== Excerpt provided ==

Download Raw Diff

Details

Reviewers

ab
delena
srhines

Commits

rGaf171e7720ec: [X86] Updates to X86 backend for f16 promotion
rL237004: [X86] Updates to X86 backend for f16 promotion

Summary

r235215 adds support for f16 to be considered as a load/store type and
promote f16 operations to f32.

This patch has miscellaneous fixes for the X86 backend so all f16
operations are handled:

Set loadextaction for f16 vectors to expand.
Handle FP_EXTEND in a switch statement when handling v2f32
Do not fold (FP_TO_SINT (load f16)) into FP_TO_INT*_IN_MEM or

(store (SINT_TO_FP )) to a FILD.

Tests included.

Diff Detail

Repository: rL LLVM

Event Timeline

pirama updated this revision to Diff 23977.Apr 17 2015, 4:48 PM

pirama retitled this revision from to [X86] Updates to X86 backend for f16 promotion.

pirama updated this object.

pirama edited the test plan for this revision. (Show Details)

pirama added reviewers: ab, srhines, delena.

pirama added a subscriber: Unknown Object (MLST).

Minor update to test.

Ping.

ab added inline comments.Apr 28 2015, 11:39 AM

lib/Target/X86/X86ISelLowering.cpp
750–753 ↗	(On Diff #24067)	A longstanding item on my todo list is to properly support F16C, where this is legal, and we don't even need to scalarize vector conversions. I'm fine with doing that separately though, that might be tricky.
17317–17321 ↗	(On Diff #24067)	Why isn't this in the FP_TO_UINT block? Either way, please add uitofp/fptoui tests.
17367–17373 ↗	(On Diff #24067)	Does v2f32 even hit this? Without this patch it should trigger the default unreachable, why would that change?

pirama added inline comments.Apr 28 2015, 7:39 PM

lib/Target/X86/X86ISelLowering.cpp
17317–17321 ↗	(On Diff #24067)	This block is needed only for FP_TO_SINT with i64 return. OperationAction is set to custom around line 217: setOperationAction(ISD::FP_TO_SINT , MVT::i64 , Custom); setOperationAction(ISD::SINT_TO_FP , MVT::i64 , Custom); I'll add a test for uitofp and fptoui.

== Data extract ==
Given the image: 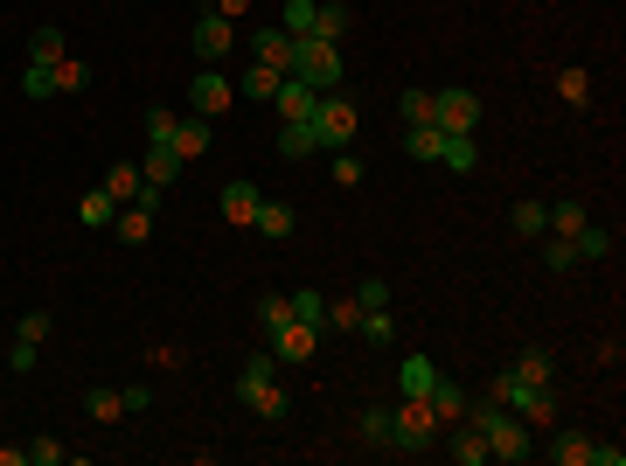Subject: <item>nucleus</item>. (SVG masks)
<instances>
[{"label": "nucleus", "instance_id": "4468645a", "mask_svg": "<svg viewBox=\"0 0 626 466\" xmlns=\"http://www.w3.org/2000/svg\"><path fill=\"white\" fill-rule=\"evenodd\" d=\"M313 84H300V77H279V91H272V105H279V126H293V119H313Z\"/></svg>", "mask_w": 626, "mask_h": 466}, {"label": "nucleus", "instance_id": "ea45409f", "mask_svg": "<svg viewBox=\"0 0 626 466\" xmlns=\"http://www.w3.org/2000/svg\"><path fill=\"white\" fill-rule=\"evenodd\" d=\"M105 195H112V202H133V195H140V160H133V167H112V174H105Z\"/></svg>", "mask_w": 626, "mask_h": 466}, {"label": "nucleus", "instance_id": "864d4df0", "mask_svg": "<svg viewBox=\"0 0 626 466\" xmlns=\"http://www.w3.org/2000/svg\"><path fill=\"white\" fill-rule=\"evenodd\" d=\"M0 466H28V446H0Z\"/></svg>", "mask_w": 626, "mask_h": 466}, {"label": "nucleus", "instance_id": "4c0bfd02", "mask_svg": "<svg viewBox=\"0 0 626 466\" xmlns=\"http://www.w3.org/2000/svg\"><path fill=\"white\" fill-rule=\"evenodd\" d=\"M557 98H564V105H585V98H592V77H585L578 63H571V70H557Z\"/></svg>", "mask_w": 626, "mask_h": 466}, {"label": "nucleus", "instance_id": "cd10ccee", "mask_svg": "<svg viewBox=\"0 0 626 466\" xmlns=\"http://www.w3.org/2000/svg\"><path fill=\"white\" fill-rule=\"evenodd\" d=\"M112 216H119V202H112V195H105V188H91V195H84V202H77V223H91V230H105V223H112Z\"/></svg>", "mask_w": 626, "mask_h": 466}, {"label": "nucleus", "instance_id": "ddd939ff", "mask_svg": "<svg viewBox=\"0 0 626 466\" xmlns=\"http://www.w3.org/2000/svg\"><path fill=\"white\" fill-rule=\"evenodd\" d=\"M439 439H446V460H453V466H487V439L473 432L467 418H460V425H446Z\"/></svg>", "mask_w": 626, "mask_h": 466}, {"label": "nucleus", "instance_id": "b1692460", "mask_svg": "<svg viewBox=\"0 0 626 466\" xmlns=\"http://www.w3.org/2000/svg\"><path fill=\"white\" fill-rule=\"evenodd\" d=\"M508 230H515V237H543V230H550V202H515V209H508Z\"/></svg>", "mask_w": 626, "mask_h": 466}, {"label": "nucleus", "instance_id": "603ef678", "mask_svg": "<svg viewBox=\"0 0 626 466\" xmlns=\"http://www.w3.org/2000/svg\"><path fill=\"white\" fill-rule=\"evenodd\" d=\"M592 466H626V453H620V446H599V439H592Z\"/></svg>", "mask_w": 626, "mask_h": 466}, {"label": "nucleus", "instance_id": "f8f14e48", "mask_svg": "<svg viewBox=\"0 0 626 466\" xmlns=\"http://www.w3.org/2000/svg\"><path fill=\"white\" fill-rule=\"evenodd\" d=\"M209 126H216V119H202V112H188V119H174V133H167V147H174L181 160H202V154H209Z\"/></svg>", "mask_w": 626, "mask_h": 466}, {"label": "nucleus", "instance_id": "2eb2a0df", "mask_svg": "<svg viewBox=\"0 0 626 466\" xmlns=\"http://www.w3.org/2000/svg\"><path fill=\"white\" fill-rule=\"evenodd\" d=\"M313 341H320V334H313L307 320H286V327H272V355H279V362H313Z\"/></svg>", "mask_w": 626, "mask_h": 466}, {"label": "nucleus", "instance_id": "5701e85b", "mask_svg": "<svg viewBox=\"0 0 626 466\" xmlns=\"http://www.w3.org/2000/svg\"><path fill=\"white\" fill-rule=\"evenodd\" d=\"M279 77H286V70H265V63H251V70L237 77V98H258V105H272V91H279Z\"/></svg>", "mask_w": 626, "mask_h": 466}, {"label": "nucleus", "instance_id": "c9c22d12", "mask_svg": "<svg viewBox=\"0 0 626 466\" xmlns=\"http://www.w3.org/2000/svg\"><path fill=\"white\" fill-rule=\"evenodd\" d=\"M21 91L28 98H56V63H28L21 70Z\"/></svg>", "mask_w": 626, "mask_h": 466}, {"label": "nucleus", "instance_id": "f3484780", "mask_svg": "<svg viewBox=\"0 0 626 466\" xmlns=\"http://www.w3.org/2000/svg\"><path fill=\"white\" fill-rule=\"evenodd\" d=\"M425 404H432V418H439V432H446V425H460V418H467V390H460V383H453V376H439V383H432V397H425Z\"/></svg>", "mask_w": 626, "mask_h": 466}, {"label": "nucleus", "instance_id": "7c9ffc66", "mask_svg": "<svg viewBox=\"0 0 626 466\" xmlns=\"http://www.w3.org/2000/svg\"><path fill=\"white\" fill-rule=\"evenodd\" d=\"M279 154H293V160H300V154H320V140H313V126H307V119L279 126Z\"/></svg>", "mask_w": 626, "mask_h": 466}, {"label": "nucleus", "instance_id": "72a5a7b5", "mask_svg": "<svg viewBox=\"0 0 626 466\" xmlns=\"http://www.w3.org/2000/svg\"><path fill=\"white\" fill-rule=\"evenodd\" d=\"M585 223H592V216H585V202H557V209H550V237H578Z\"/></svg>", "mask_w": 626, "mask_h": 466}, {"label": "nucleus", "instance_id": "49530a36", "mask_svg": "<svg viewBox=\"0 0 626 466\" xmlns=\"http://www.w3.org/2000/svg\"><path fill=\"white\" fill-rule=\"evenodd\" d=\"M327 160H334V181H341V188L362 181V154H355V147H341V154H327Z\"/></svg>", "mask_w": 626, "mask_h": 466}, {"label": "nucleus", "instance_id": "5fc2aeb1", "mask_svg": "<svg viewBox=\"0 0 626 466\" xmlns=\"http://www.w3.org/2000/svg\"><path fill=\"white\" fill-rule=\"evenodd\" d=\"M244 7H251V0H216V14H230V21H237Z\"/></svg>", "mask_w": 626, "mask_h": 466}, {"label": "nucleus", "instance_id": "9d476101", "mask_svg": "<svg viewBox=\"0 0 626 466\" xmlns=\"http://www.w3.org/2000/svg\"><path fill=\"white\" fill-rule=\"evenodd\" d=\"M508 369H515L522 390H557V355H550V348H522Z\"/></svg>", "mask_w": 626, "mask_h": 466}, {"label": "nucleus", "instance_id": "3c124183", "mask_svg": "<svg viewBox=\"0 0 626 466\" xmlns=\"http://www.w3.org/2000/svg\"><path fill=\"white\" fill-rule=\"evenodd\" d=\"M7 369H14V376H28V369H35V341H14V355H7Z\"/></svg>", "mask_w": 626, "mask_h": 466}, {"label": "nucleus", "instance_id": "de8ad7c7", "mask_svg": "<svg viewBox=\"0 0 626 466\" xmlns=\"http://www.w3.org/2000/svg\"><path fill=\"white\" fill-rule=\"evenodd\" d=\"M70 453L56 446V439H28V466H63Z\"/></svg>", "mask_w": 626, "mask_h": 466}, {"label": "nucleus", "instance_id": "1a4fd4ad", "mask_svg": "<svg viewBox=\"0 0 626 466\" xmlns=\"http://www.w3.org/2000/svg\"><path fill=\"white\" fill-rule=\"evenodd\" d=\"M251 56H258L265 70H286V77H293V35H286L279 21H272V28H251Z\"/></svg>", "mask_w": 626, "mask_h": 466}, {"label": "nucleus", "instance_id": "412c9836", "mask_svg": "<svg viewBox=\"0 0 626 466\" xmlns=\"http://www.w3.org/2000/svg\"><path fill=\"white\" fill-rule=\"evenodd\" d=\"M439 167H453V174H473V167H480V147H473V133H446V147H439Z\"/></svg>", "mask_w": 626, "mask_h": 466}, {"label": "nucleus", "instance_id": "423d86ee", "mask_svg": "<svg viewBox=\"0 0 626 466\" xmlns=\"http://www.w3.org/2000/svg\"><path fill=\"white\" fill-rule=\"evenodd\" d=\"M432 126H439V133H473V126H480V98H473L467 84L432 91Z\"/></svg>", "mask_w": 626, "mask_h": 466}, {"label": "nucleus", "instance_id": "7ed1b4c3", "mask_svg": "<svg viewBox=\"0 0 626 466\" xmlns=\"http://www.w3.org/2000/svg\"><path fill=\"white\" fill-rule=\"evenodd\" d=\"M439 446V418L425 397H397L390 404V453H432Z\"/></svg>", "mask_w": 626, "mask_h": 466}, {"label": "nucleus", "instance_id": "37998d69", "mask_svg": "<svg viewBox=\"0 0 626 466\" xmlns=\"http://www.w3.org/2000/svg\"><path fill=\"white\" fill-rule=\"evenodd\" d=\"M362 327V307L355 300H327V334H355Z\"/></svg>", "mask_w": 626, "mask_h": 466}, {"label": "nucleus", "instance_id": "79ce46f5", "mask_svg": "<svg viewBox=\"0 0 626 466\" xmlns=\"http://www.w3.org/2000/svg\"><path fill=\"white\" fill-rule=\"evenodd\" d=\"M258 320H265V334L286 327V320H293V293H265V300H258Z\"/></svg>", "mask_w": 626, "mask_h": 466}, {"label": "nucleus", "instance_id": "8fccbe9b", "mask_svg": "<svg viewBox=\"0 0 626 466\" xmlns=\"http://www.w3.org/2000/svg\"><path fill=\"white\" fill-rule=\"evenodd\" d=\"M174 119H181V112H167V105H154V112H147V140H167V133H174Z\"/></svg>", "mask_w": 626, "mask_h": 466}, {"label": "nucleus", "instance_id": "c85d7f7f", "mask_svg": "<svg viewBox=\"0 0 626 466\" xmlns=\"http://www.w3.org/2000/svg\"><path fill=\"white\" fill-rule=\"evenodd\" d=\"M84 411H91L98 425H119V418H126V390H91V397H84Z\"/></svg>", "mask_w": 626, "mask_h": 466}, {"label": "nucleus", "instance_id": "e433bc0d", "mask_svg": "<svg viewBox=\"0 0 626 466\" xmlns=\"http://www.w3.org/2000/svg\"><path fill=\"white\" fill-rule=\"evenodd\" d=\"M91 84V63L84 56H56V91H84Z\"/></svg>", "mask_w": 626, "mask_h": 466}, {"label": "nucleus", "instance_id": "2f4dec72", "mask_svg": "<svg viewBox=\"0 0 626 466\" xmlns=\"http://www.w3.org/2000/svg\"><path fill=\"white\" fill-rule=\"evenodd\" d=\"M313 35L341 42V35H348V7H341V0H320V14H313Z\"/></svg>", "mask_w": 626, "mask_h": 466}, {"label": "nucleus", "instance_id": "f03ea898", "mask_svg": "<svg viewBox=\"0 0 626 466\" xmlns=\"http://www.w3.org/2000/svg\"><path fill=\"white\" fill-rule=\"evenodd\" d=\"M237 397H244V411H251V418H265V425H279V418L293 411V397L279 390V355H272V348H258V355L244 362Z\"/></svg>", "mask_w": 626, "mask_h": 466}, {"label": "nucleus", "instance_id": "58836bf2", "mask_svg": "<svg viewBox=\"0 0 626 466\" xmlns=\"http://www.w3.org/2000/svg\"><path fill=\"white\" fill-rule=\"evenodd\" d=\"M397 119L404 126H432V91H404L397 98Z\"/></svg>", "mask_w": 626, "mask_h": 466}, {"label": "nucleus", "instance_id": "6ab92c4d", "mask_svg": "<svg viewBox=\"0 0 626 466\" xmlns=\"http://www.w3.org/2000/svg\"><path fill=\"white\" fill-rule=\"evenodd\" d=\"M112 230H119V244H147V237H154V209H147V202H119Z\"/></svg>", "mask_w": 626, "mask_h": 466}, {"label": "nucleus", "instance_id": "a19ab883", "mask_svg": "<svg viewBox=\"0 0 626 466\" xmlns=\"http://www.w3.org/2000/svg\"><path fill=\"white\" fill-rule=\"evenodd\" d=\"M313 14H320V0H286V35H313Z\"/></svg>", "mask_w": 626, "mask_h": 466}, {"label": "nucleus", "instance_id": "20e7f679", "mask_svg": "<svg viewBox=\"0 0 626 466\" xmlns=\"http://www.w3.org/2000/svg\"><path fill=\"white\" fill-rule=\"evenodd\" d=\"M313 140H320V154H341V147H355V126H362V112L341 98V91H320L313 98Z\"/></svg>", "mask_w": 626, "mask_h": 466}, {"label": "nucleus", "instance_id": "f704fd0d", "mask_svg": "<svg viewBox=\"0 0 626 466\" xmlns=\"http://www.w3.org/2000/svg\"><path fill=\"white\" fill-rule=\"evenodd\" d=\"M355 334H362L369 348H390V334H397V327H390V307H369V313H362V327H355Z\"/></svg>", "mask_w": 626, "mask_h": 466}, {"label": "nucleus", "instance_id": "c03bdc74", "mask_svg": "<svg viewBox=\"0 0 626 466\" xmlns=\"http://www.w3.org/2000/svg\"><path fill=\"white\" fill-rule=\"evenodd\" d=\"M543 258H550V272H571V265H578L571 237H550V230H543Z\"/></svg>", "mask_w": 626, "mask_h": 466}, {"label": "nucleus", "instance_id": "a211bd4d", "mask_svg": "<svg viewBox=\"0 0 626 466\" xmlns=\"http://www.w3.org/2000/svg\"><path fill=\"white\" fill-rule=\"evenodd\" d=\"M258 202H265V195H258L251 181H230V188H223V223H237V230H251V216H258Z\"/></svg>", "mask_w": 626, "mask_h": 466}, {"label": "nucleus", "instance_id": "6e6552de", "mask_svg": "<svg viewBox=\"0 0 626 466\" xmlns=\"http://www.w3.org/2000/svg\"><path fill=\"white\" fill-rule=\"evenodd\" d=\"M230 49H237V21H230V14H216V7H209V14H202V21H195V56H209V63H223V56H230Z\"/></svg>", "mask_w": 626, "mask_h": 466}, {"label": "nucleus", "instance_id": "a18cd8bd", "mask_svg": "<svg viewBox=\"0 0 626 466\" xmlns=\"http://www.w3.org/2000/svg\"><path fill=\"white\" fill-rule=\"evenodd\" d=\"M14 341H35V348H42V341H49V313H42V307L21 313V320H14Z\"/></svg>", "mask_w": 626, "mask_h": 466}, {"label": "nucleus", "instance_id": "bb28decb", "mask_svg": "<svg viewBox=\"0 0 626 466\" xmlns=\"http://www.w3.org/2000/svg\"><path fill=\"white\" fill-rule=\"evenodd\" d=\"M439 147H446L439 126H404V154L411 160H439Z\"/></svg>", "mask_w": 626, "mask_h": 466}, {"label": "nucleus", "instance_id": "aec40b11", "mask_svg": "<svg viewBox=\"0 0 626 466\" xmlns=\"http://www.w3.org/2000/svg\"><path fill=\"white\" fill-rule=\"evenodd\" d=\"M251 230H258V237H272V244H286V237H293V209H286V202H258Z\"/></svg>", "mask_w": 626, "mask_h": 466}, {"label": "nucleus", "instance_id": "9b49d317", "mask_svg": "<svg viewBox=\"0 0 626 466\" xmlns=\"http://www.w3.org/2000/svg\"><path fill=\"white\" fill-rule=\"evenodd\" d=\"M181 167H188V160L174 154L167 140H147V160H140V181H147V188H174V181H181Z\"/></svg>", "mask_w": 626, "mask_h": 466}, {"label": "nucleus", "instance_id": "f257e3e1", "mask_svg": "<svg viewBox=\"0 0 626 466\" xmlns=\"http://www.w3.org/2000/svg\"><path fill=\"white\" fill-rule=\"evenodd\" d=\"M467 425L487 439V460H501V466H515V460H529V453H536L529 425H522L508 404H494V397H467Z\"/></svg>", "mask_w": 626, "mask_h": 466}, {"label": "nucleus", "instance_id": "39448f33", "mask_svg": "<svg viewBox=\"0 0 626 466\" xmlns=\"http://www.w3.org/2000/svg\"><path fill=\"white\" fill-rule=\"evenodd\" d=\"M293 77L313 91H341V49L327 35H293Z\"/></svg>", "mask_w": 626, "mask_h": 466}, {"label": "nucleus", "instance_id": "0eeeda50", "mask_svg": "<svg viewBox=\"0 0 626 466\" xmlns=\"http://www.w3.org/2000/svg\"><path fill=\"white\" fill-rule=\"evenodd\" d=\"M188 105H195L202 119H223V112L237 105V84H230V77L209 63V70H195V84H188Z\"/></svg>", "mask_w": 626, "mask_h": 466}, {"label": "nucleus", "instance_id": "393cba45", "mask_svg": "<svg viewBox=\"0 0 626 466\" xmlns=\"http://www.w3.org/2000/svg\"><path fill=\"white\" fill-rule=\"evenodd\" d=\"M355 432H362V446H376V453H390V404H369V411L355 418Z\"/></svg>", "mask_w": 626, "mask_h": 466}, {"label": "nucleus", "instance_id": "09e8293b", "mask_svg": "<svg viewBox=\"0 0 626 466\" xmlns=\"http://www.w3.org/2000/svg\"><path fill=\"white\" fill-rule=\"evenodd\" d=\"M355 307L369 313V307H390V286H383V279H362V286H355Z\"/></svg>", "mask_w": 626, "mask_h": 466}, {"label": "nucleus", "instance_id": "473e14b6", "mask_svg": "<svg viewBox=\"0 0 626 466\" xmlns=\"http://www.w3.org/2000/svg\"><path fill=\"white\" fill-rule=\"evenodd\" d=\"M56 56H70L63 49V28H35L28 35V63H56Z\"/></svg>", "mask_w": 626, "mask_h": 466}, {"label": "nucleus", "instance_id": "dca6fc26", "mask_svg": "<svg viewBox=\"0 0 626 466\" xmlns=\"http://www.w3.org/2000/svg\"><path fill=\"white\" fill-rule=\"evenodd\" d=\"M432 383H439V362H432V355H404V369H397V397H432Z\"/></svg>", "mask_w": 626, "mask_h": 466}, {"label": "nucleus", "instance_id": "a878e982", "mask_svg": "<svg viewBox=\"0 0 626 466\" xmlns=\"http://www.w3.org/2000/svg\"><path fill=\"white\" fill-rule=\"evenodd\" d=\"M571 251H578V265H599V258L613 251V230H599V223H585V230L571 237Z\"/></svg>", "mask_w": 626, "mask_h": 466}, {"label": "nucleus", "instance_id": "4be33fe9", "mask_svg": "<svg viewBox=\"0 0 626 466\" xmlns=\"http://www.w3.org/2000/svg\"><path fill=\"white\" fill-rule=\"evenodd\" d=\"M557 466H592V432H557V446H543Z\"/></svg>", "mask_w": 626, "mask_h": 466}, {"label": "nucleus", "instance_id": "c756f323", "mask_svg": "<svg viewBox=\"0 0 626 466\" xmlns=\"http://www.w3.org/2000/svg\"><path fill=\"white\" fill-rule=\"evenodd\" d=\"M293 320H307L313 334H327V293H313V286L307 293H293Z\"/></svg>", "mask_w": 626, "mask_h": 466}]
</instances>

== Aim 1 ==
Print the passage of the f16 promotion review above between "rGaf171e7720ec: [X86] Updates" and "operations to f32.", inclusive.
== Aim 2 ==
List every reviewer that the f16 promotion review above names.

== Solution 1 ==
rGaf171e7720ec: [X86] Updates to X86 backend for f16 promotion
rL237004: [X86] Updates to X86 backend for f16 promotion

Summary

r235215 adds support for f16 to be considered as a load/store type and
promote f16 operations to f32.

== Solution 2 ==
ab
delena
srhines